» **Requirement**
Reproduce without any pictures the lines from the one that contains "United States, site archbold_FL-20." through the end of the records, exactly as written.

Raw data Block Start

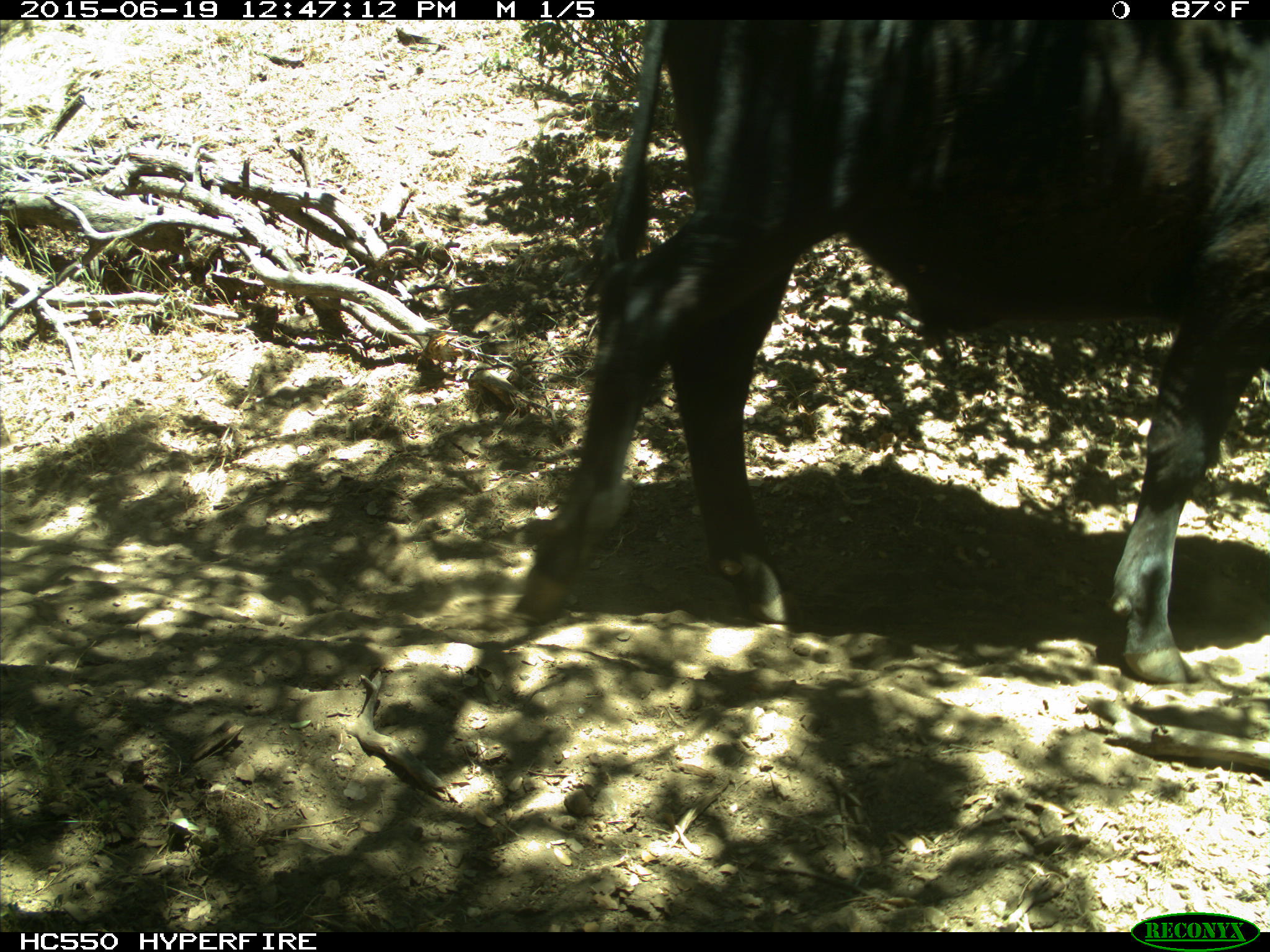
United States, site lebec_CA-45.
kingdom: Animalia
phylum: Chordata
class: Mammalia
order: Artiodactyla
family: Bovidae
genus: Bos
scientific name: Bos taurus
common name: domestic cow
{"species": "Bos taurus (domestic cow)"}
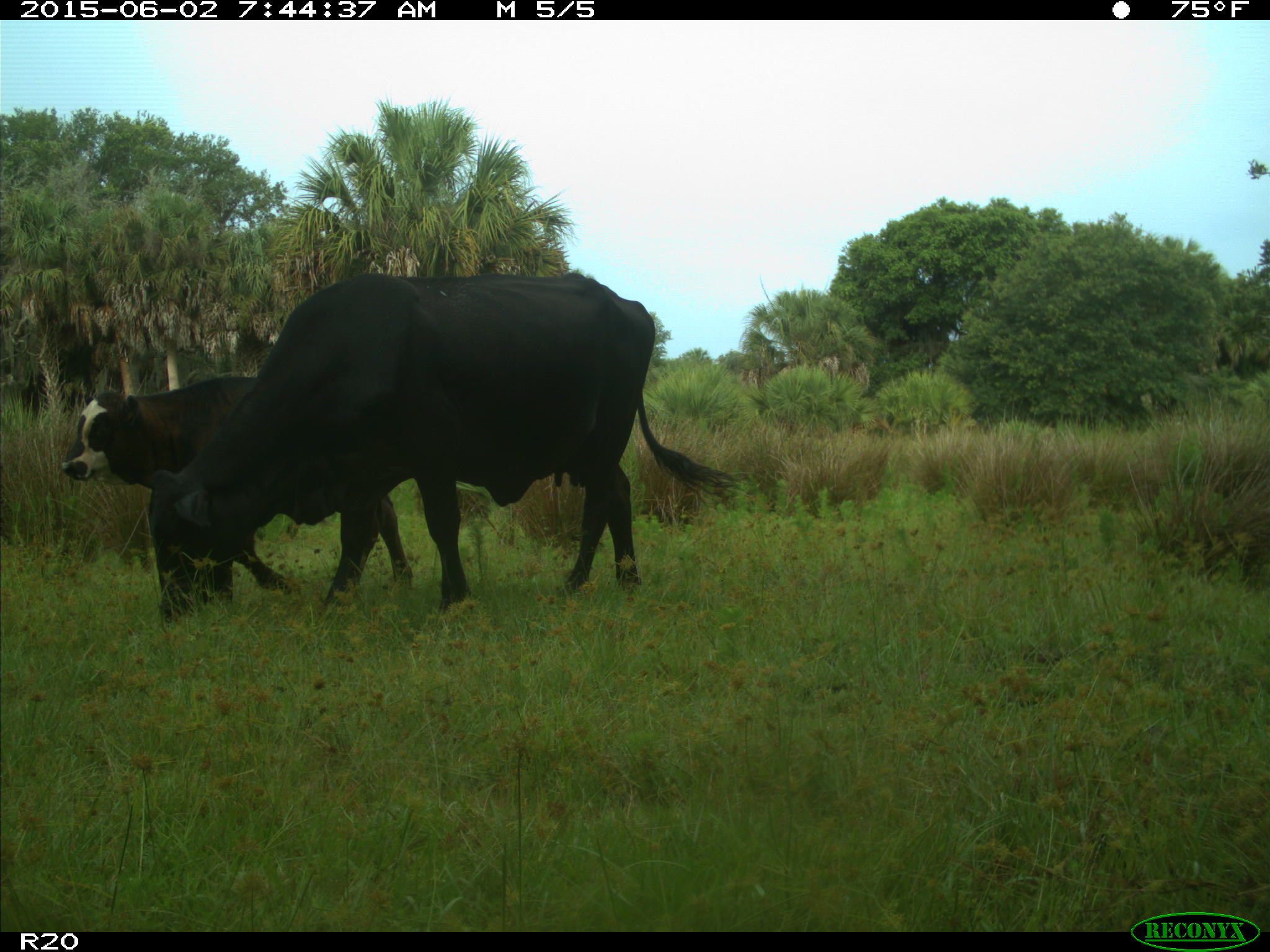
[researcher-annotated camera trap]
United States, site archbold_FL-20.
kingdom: Animalia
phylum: Chordata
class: Mammalia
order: Artiodactyla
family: Bovidae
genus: Bos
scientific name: Bos taurus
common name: domestic cow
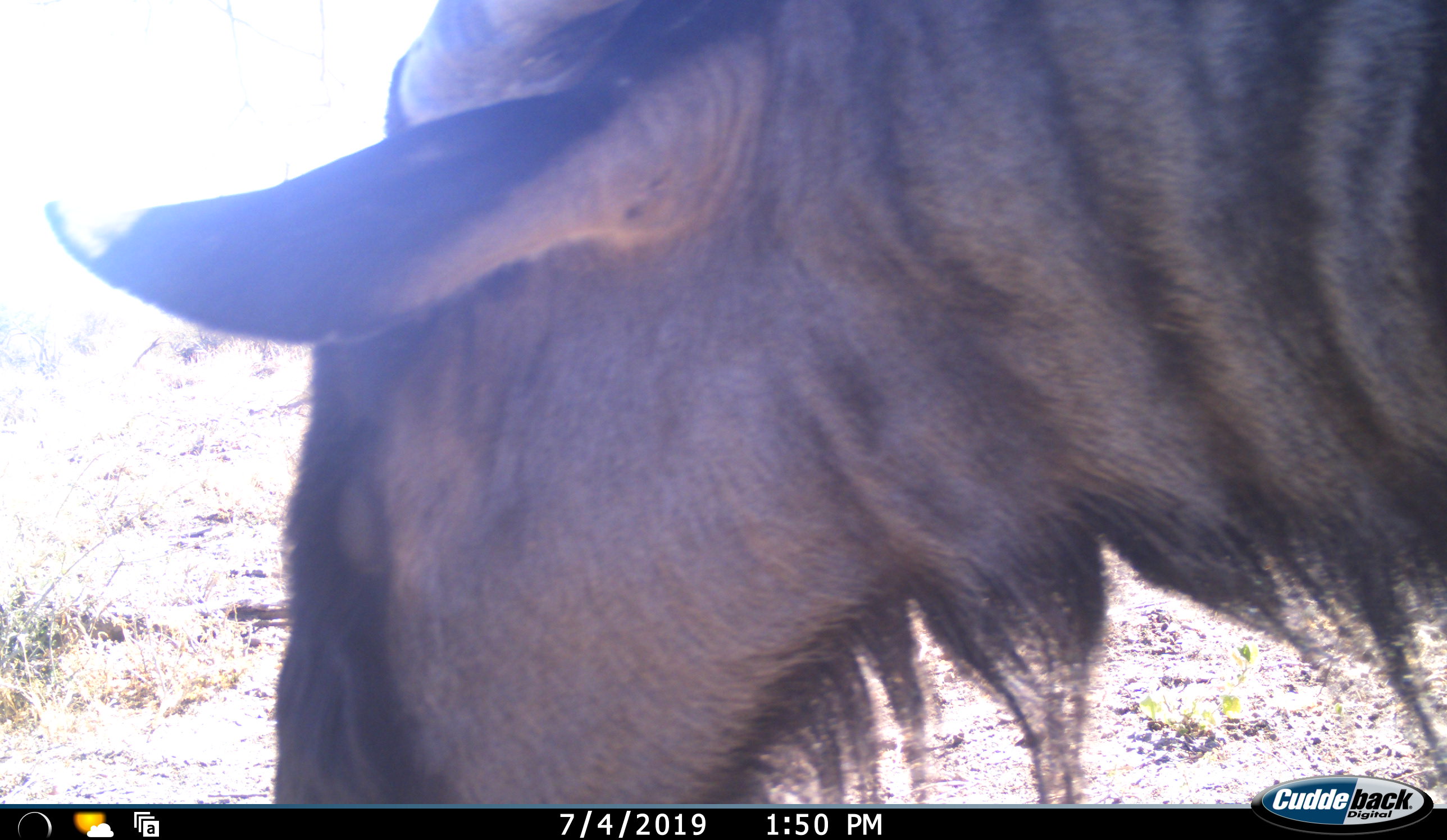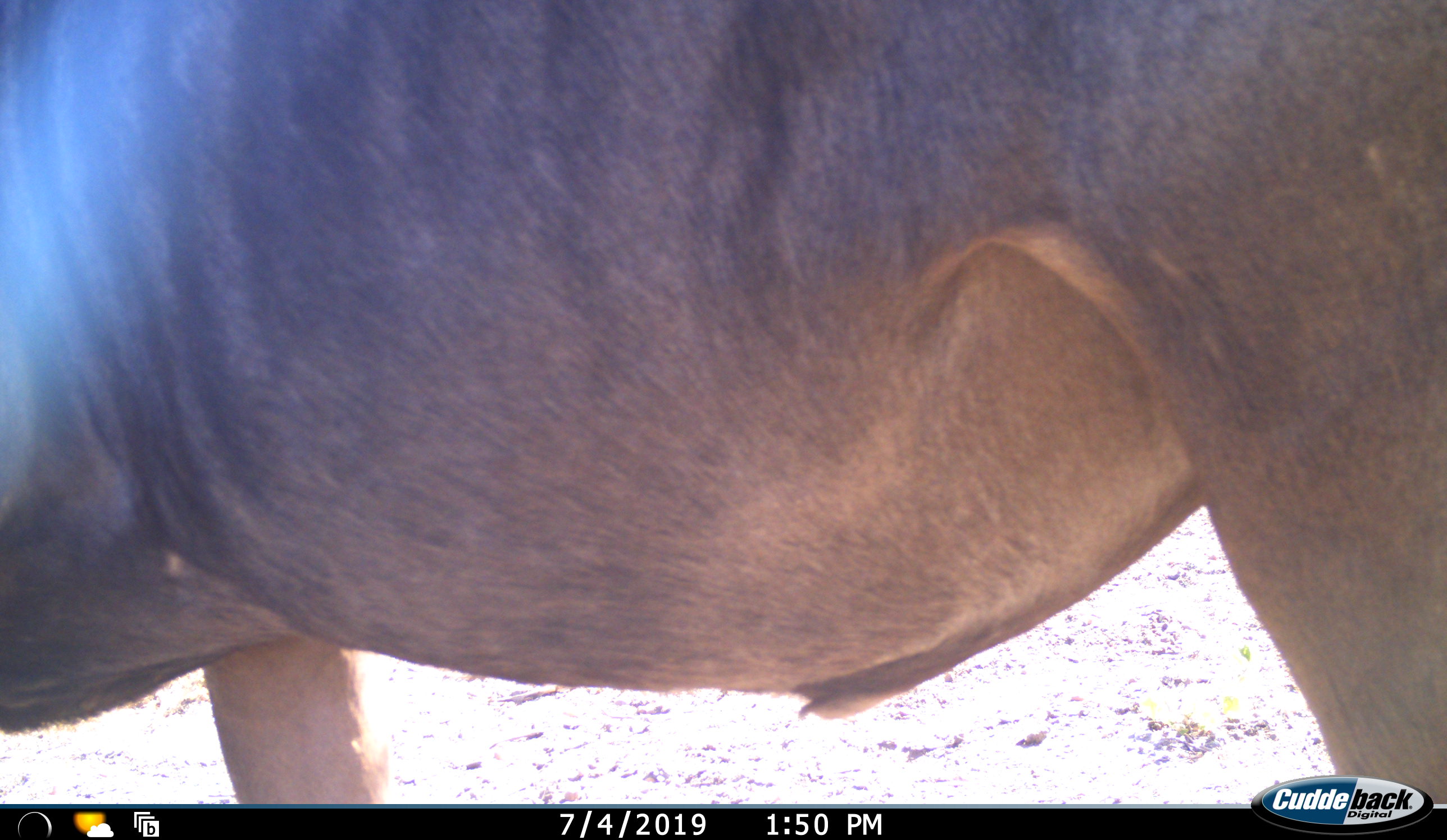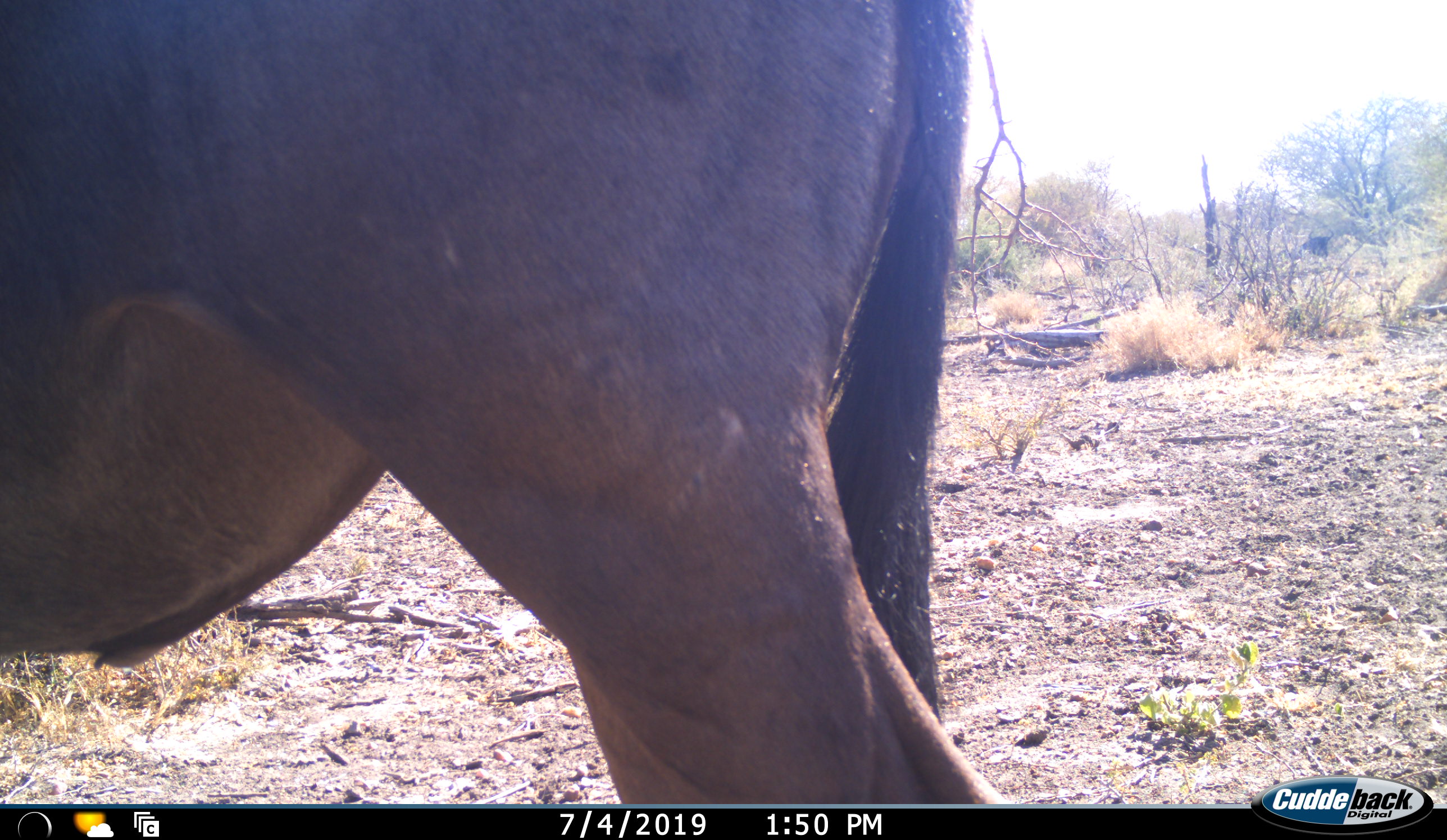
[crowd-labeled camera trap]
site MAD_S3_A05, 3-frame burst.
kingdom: Animalia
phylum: Chordata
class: Mammalia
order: Artiodactyla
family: Bovidae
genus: Connochaetes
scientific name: Connochaetes taurinus taurinus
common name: blue wildebeest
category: wildebeestblue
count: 1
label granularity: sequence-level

Raw data Block End

» **Answer to the exercise**
United States, site archbold_FL-20.
kingdom: Animalia
phylum: Chordata
class: Mammalia
order: Artiodactyla
family: Bovidae
genus: Bos
scientific name: Bos taurus
common name: domestic cow
[crowd-labeled camera trap]
site MAD_S3_A05, 3-frame burst.
kingdom: Animalia
phylum: Chordata
class: Mammalia
order: Artiodactyla
family: Bovidae
genus: Connochaetes
scientific name: Connochaetes taurinus taurinus
common name: blue wildebeest
category: wildebeestblue
count: 1
label granularity: sequence-level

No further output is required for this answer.